最近知ったライフハックに、ラムネ(ブドウ糖)とコーヒー(カフェイン)を一緒に摂取することでエナジードリンクと同じ効果を得るというのがあった。現在2週間ほど続けているのだが、なかなか集中できて良い。しかしそれはそれとして、レッドブルは味が好みなので、肝臓に影響さえなければ、常飲したいほどだ。似た味のジュースでも出してくれれば良いのにな、と思う。
この前は輸入品を扱うカルディで、カフェインが高いと噂のショカコーラを見つけて買ってみた。苦くて好みの味ではあるが、効果のほどはわからなかった。素敵な缶なので、何を入れるか考えていたが、特に思いつかない。
追われる少女と蛙
何か取り返しのつかないことをしてしまったようだった。
追われる身として、目立つ方法は避けたかった。彼はトラックの荷台に隠れてどこかに行こうとするが、結局逃げられない気がして降り、そこから徒歩で最寄りの駅に向かう。当日の乗車券をぎりぎりのところで取り、飛び乗った。女がいた。彼女も逃亡者で、人目を誤魔化すための道連れを探していた。二人で都心を離れようとする。
いつのまにか警察が乗っていたが、それは二人を追っているわけではなかった。理由はわからないが、野良猫のような一人の少女が追われている。何かのきっかけで彼は少女を匿うことになる。女は初め、足でまといだからと反対していたが、そのうち打ち解けて面倒を見るようになった。

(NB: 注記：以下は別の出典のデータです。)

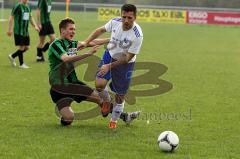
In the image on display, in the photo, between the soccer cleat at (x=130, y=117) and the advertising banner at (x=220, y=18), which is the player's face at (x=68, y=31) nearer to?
the soccer cleat at (x=130, y=117)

車両の客は少なく、その一人の巨漢は味方になった。車掌が来るときは、少女は足元に丸まってコートを掛け、荷物のふりをした。ドアの向こうに警官が数人いるが、特に気づく様子はなく、車両にも入らない。
よく晴れていた。新幹線を降りると、少女は一目散に山に駆けていった。なぜだかわからないが、警官は少女を見逃すことにした。また、女は自首した。彼と女は警官との話し合いが済むと、少女の後を追って山に入った。
少女は山間の見晴らしの良い野原にいて、両手で持ち上げるほどの大きさの、美しい緑色をした蛙と遊んでいた。蛙は日を照り返して、ゼリーのように光っている。ここでの彼女は見違えるほど美しく、駅で会ったときとは別人のようだった。
湿気のないせいか、蛙がぐったりしてきた。ふと気が付くと、遠くの空に雲が生じ、みるみる広がって来る。雨を呼んだんだわ、と少女が嬉しそうに言った。少女が口をきいたのはこのときが初めてであった。驚くべき速さで雲は空を覆い、雨が降り出した。早く山を降りようという女に、直ぐやむかもしれないと答えながら、彼は蛙を見ていた。雨を降らせたのが、蛙なのか少女なのかはわからなかった。